Especially in the preseason, the odds of star players taking a knee, so to speak, would have been fairly high. In fact, Russell Wilson of the Seahawks said flat-out on Friday morning during an appearance on Seattle’s ESPN Radio station that if the Seahawks had a game this week, it wouldn’t happen.

Per Gregg Bell of the Tacoma News Tribune:

Asked by 710 ESPN’s radio’s “Danny and Gallant” morning co-host Paul Gallant if the Seahawks had a game this week would they have joined boycotting teams from the NBA, Major League Baseball, the WNBA, the NHL and Major League Soccer and refused to play the game, Wilson said: “Yeah. For sure.”

“I think the world is truly seeing the ugliness of society, at times,” Wilson continued. “I think what’s truly disappointing is just know that we, as athletes, try to make a difference, and sometimes people don’t want to listen and don’t want to recognize that could have been us. That could be us. I think that’s a real reality.”

“So I think for us, as a team, for the Seahawks, we are definitely discussing, what do we do next? How do we make a change? How do we cause movement and how do we make a difference? We are in the midst of all that right now.

“We don’t have weeks, and we don’t have months, we don’t have years to change it. We’ve got to all do it together. And we’ve got to do it now. We need change now. We need people to make a difference now.”

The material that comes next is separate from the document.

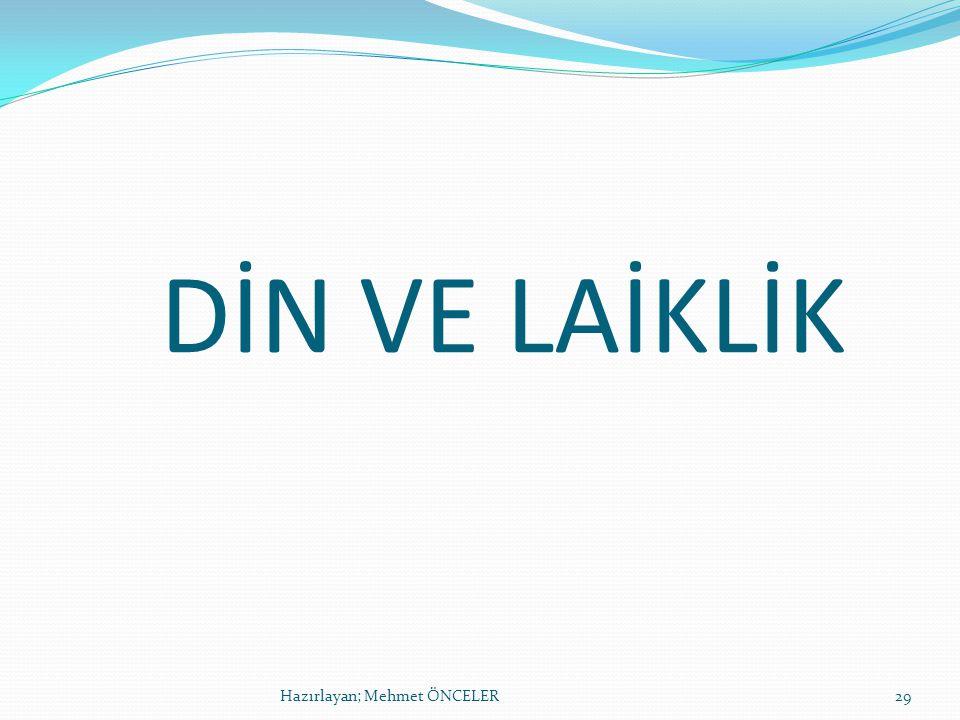 DİN VE LAİKLİK Hazırlayan; Mehmet ÖNCELER29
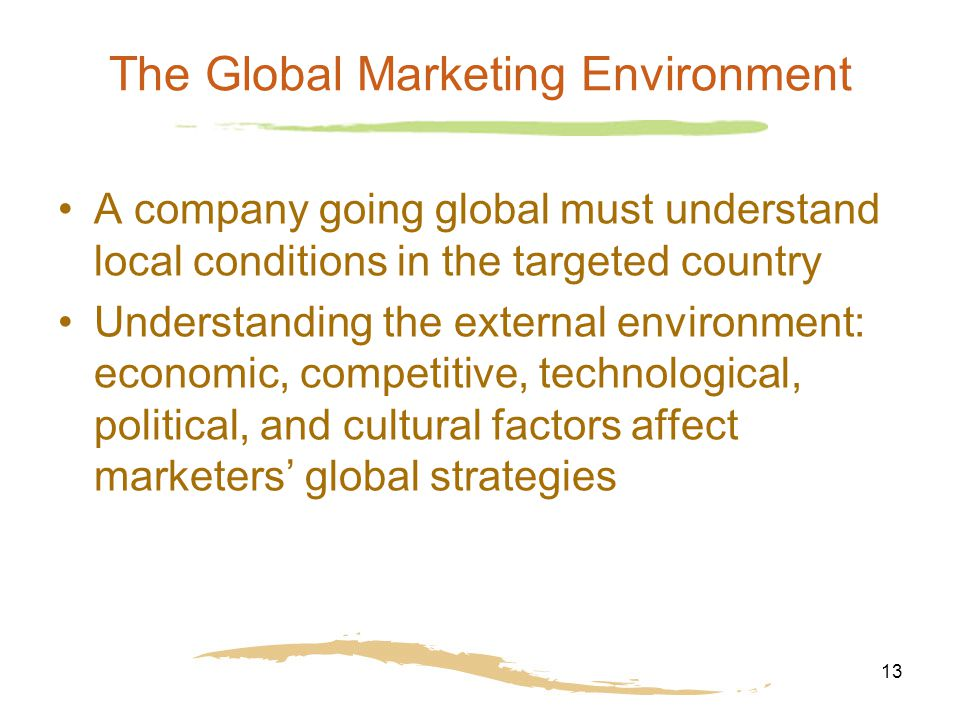13 The Global Marketing Environment A company going global must understand local conditions in the targeted country Understanding the external environ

This two days after Pete Carroll, Wilson’s head coach, said that “anything is possible” when it comes to NFL players refusing to play when the regular season does get underway.

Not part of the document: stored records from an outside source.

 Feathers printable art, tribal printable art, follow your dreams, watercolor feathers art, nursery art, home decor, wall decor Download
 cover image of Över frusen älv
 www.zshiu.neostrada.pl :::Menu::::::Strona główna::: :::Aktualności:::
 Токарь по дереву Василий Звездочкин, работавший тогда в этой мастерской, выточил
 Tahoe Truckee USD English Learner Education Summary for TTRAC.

“I mentioned to the players, this the season of protest,” Carroll said. “So we’ll handle ourselves as we do. But this is a protest that doesn’t have an end to it until all the problems go away, and we solve issues and stuff. So we’re going to do our part and continue to work to stay actively involved and continue to stay in touch with the situations that are going on by staying on the topics, just in hopes that we can be there to help and support when we can and have influence where we can. The whole Black Lives Matter thing couldn’t be more obvious how true this whole movement is, and how much focus and change needs to come. It’s just so clear. I hope we can do something to help.

“The one thing we’re not, is we’re not numb to it. We’re in tune, the guys are feeling it, it’s topical, and we know that we have to do something. Like everybody that cares on the right side of this whole issue, you worry that you can’t do enough, you worry that you can’t be effective enough to create the change that we need. So we’ll continue to stay on it and continue to talk and do what we can.”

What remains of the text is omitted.